Imaginez Claw créant une tâche de suivi après avoir promis quelque chose dans un texte. Aujourd'hui, cela peut vivre dans la mémoire de l'agent ou dans une liste locale. Avec une couche de vérité, cette tâche est une entité de premier ordre : liée à la conversation qui l'a créée, au contact le cas échéant, et à tout projet ou plan d'exécution. Vous pouvez interroger « tous les suivis de la semaine dernière » ou « les tâches liées à ce contact » depuis n'importe quel outil qui communique avec la couche. Si l'agent fusionne ultérieurement deux tâches par erreur, vous disposez d'un historique des modifications et pouvez revenir en arrière.

Ou : Claw vous aide à suivre les dépenses avec un fournisseur. Sans magasin structuré, il recherche à chaque fois les exportations et les e-mails et réinfère la résolution de l'entité. Les totaux peuvent changer. Avec une couche de vérité, les transactions sont normalisées et liées à un identifiant canonique de fournisseur. « Dépenses totales avec le fournisseur X » est une requête et non un assemblage ponctuel. Même question, même réponse. Et si l'agent « corrige » une transaction sur la base d'une inférence erronée, vous disposez d'une piste d'audit et de la possibilité d'annuler.

Brandon mentionne l'écriture de flux de travail sur Notion afin qu'il puisse voir ce que Claw a appris. C'est la visibilité sur le comportement. Une couche de vérité ajoute de la visibilité sur *l'état* : quelles entités existent, comment elles sont liées, d'où elles viennent et comment elles ont changé. C'est le complément de « l'agent a fait quelque chose ». "L'agent a fait quelque chose, et voici l'état qu'il a écrit, avec la lignée et la capacité de le réparer."

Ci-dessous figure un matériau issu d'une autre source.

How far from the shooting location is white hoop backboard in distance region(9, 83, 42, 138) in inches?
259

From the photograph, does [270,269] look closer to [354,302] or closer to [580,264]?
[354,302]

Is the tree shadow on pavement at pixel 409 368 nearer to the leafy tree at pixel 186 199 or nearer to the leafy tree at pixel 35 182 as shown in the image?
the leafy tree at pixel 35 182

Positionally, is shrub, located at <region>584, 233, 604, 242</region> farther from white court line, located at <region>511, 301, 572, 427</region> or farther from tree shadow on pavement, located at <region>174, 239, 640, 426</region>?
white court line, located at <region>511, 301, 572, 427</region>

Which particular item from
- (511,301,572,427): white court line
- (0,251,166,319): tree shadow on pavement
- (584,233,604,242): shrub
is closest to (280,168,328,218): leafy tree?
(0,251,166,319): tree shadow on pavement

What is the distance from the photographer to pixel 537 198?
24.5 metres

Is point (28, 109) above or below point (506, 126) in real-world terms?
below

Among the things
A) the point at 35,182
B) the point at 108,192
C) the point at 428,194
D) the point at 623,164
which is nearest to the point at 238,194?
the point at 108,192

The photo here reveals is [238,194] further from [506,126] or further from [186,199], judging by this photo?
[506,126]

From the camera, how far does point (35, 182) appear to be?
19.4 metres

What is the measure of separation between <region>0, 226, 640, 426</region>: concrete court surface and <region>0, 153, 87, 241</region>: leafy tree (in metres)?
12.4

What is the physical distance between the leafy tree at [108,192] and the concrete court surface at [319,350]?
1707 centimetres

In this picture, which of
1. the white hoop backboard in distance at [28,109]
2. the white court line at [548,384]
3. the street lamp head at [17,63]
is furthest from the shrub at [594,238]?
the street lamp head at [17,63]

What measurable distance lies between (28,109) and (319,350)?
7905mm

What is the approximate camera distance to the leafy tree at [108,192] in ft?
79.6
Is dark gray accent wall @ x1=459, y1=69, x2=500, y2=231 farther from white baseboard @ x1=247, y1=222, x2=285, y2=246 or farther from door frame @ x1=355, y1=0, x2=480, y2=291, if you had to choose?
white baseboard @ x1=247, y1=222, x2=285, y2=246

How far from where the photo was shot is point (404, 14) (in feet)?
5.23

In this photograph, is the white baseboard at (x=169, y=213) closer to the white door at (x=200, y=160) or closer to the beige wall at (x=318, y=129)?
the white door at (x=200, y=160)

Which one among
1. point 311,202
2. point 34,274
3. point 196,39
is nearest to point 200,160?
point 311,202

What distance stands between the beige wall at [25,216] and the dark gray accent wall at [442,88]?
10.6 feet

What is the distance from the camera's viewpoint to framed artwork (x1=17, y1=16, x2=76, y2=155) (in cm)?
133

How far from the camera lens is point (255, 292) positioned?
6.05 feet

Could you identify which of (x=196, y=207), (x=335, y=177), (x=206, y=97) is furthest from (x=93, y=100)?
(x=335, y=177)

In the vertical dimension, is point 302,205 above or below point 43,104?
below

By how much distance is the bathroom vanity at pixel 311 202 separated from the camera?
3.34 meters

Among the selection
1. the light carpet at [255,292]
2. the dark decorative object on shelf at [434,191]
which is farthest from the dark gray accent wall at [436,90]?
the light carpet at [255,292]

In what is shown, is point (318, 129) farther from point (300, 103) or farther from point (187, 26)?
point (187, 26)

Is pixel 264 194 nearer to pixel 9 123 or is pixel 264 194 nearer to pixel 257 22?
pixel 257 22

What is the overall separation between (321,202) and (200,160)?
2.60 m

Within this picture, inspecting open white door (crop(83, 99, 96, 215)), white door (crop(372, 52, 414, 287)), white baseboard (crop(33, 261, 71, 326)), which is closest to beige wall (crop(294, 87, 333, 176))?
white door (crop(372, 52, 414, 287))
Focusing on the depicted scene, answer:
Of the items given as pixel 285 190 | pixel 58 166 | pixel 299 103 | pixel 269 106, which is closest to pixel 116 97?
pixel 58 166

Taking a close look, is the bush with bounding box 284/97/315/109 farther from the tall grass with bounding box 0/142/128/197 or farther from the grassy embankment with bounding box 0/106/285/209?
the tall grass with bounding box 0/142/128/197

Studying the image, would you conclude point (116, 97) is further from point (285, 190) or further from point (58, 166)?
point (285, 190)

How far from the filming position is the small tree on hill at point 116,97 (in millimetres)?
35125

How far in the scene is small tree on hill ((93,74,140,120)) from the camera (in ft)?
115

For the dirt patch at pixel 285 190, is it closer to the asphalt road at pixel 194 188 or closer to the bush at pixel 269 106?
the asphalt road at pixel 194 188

## Pourquoi je construis Neotoma de cette façon

Je construis [Neotoma](https://github.com/markmhendrickson/neotoma) en tant que couche de mémoire structurée avec ces primitives : résolution d'entité, chronologies, provenance, déterminisme et accès multiplateforme via MCP. Je le mets en dogfood dans ma propre pile d'agents pour voir où ils comptent. La leçon de ce travail est que [la récupération (basée sur l'intégration ou agentique)](/posts/agentic-search-and-the-truth-layer) et "plus de contexte" ne vous donnent pas à eux seuls une identité stable, un état vérifiable ou une capacité de récupération. Quelque chose qui doit se trouver en dessous. OpenClaw et son écosystème prouvent que les agents peuvent faire beaucoup de choses. Je pense que la prochaine étape consiste à s'assurer que ce qu'ils font est fondé sur une couche de mémoire à laquelle vous pouvez faire confiance, interroger et corriger. C'est la couche que je construis.